Business
Raymond’s Lifestyle Business Demerger Leads to 40% Stock Drop but Promises Enhanced Value in the Future
Raymond shares took a sharp downward spiral, plunging 40% during trading hours as the company marked the record date for the demerger of its lifestyle division. This move signaled the separation of Raymond’s core business, excluding its lifestyle segment, with the demerged Lifestyle unit set to be listed independently on stock exchanges in the coming months.

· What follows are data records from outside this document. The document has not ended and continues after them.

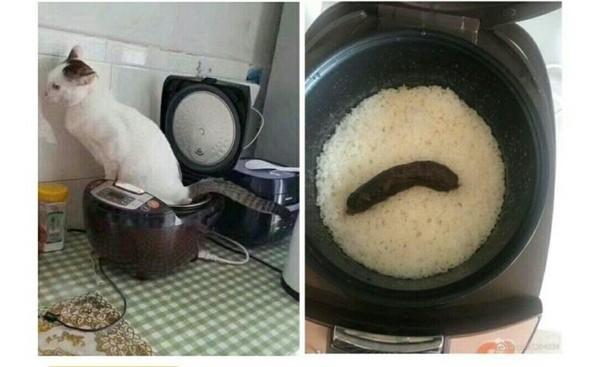 Cрать я хотел на ваш рис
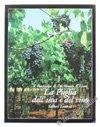 La puglia dell'uva e del vino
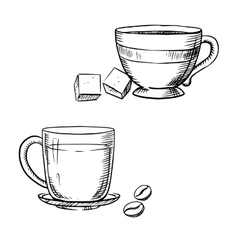 cup coffee with beans and tea with sugar vector image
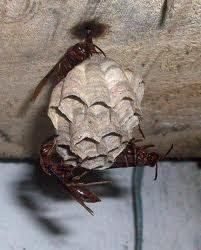 Sarang lebah lumpur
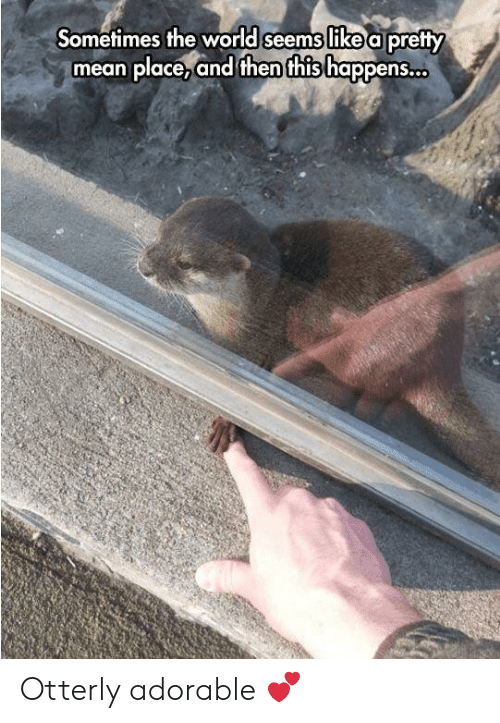 Liked A: Sometimes the world seems like a pretty  mean place,and then this happens. Otterly adorable 💕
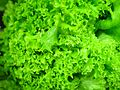 Hydroponic lettuce leaves green.jpg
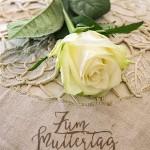 Weisse Rose Muttertag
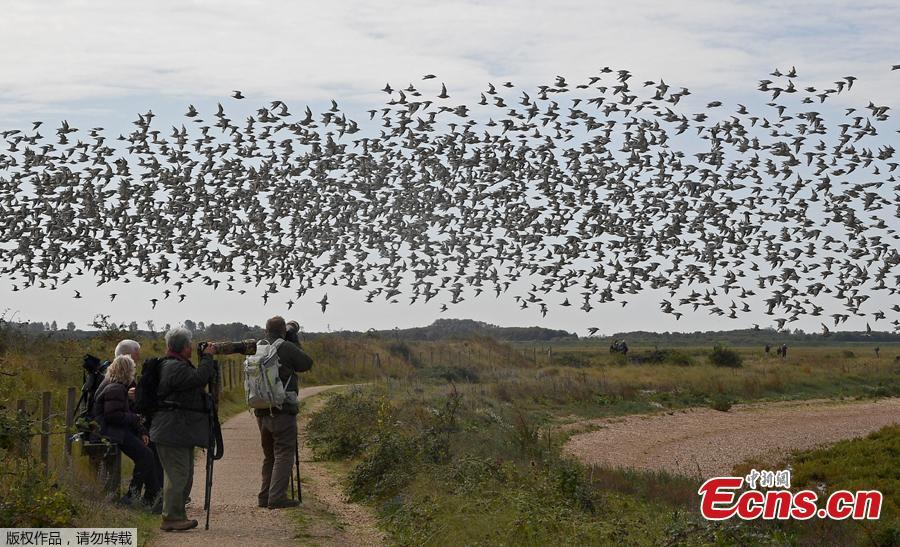 Birdwatchers view as thousands of wading birds move between the sea and dry sandbanks during the month\'s highest tides at The Wash estuary, near Snettisham in Norfolk, Britain, September 13, 2018. (Photo/Agencies)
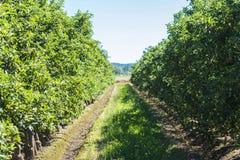 Fileiras de árvores de maçã imagens de stock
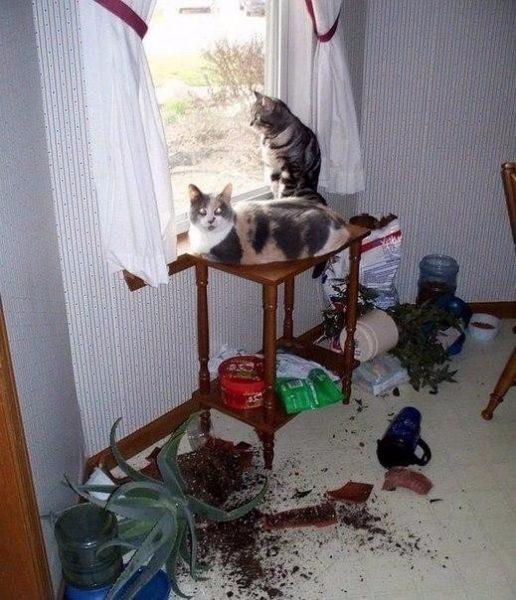 Коты и беспорядок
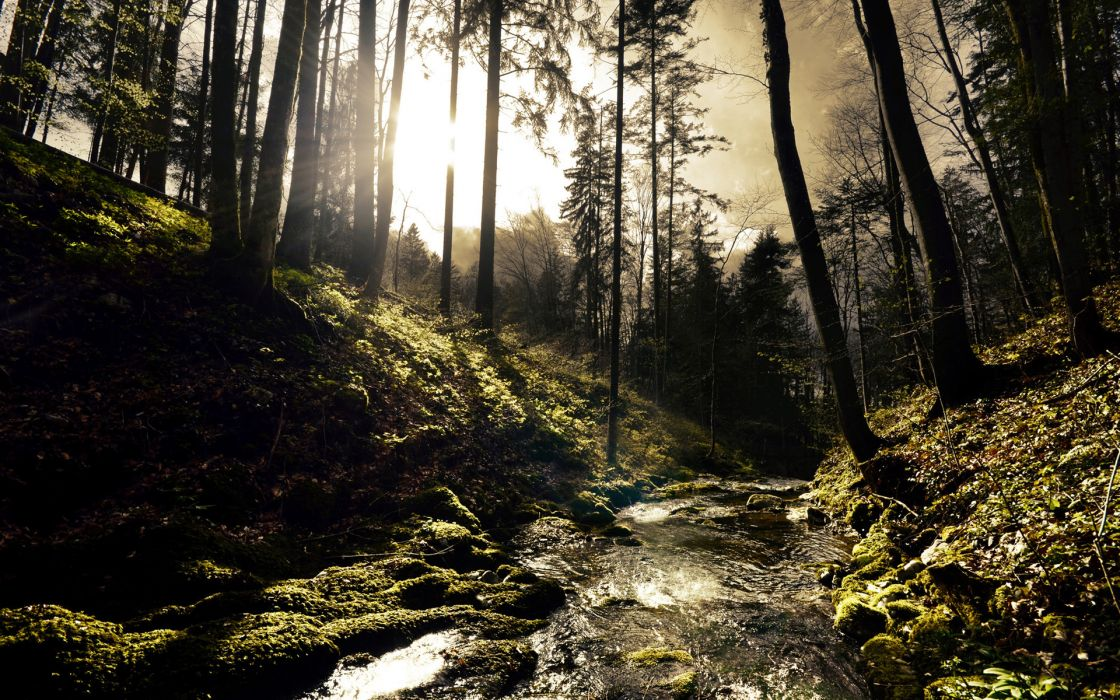 landscapes forest fog mist rivers sunlight sunrise wallpaper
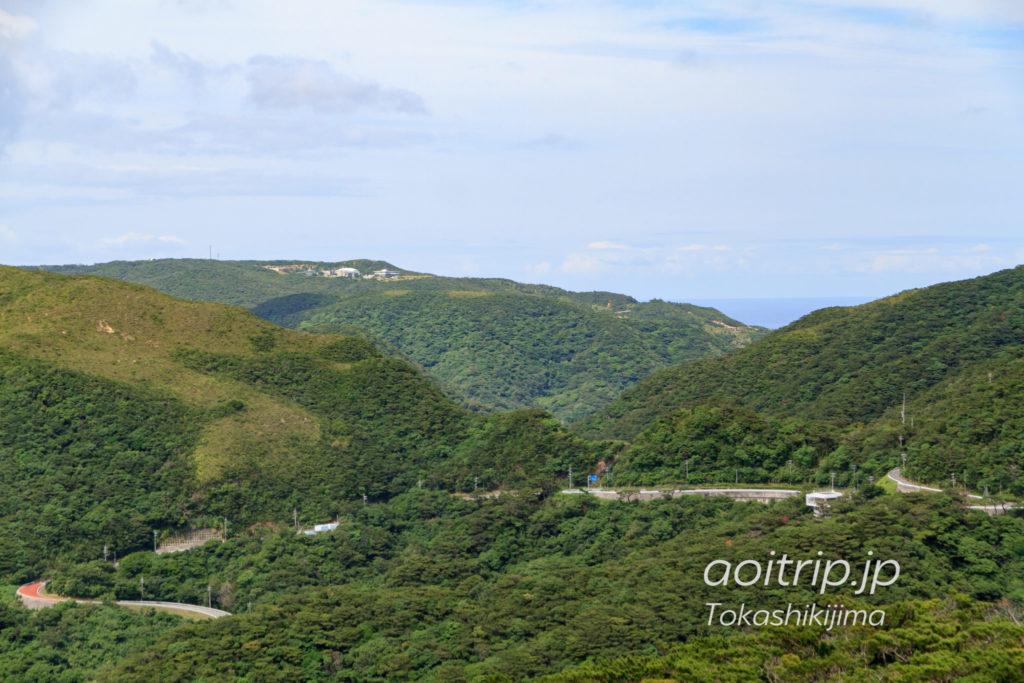 照山展望台とケラマツツジ(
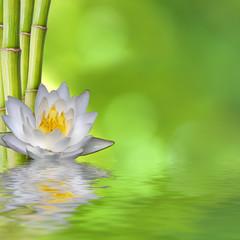 nenufar con bambú y fondo verde con reflejo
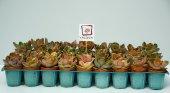 45 Li Sukulent Bahçesi Yalova Posta Pazarı Canlı Succulent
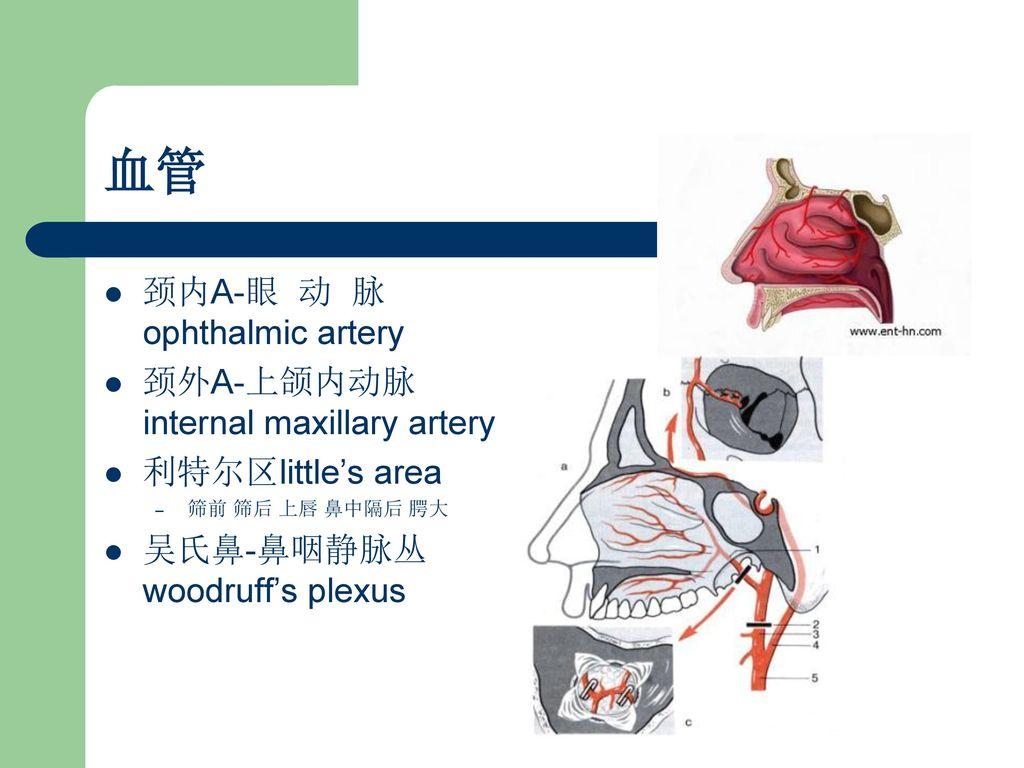 A Ophthalmic Artery A Internal Maxillary Artery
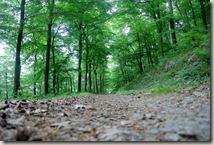 Bürresheimer Weg - Herrlicher Buchenwald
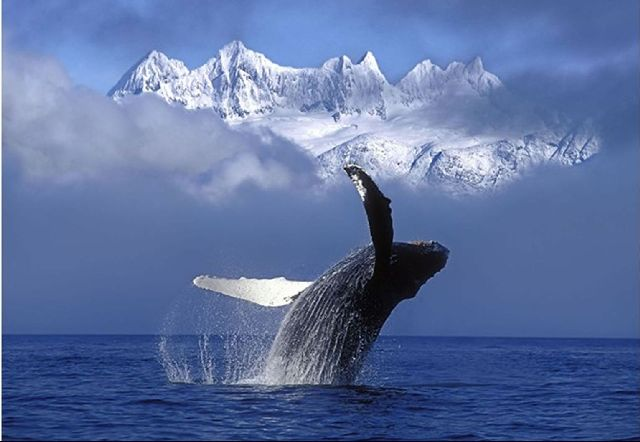 Карликовый кит
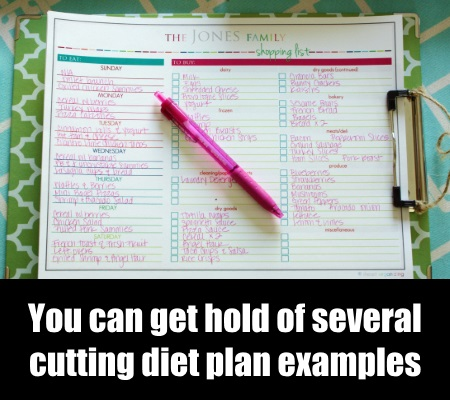 Diet Plan Example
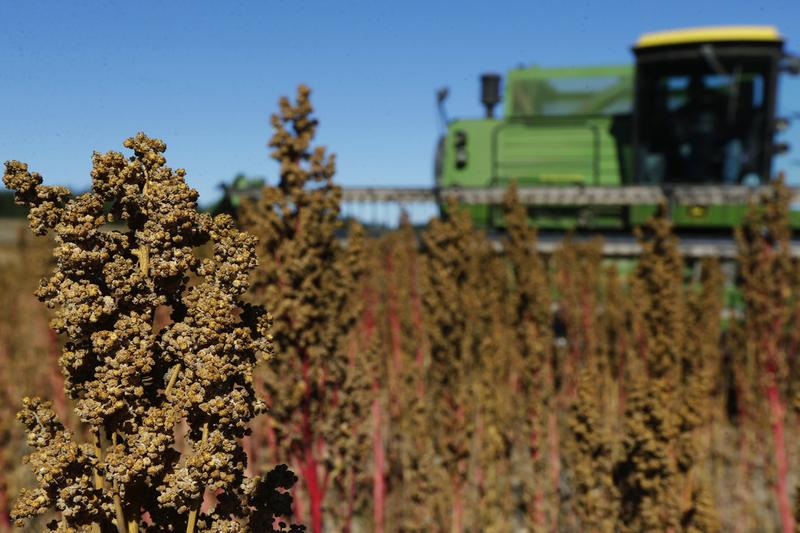 In this Sept. 13, 2016 photo, farmer Sam McCullough uses his combine to harvest quinoa near Sequim, Wash. (Ted S. Warren/AP)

Experts from financial firms such as MOFSL and Arihant Capital Markets have projected varying valuations for the newly formed entities post the demerger. MOFSL estimated a per-share value of ₹1,415 for Raymond Ltd after considering real estate and engineering business components, while expecting the Lifestyle business to list at around ₹2,930 per share.
InCred Equities, on the other hand, valued Raymond’s Lifestyle business at ₹1,982 per share, with the realty division at ₹1,086 and the engineering business at ₹499 per share.
This strategic demerger is part of Raymond’s larger plan to separate its real estate segment in the next 15-18 months, leaving the entity focused solely on the Engineering sector. An exchange ratio of 4:5 has been established for the Lifestyle listing and 1:1 for the upcoming real estate listing.
Arihant Capital Markets highlighted the significant growth potential in Raymond’s real estate division, with ongoing development in Thane‘s 40 acres projected to generate a revenue potential of around ₹25,000 crore over eight years. The engineering business is also poised for growth, particularly with the recent acquisition of MPPL, which promises substantial value unlocking in aerospace and defense segments.
The engineering arm, comprising Raymond Engineering and MPPL, is expected to double revenues over the next few years. With strong ties to key players like HAL and global giants Boeing, Airbus, and Comac, Raymond’s Engineering business is geared towards a phase of heightened demand and expansion.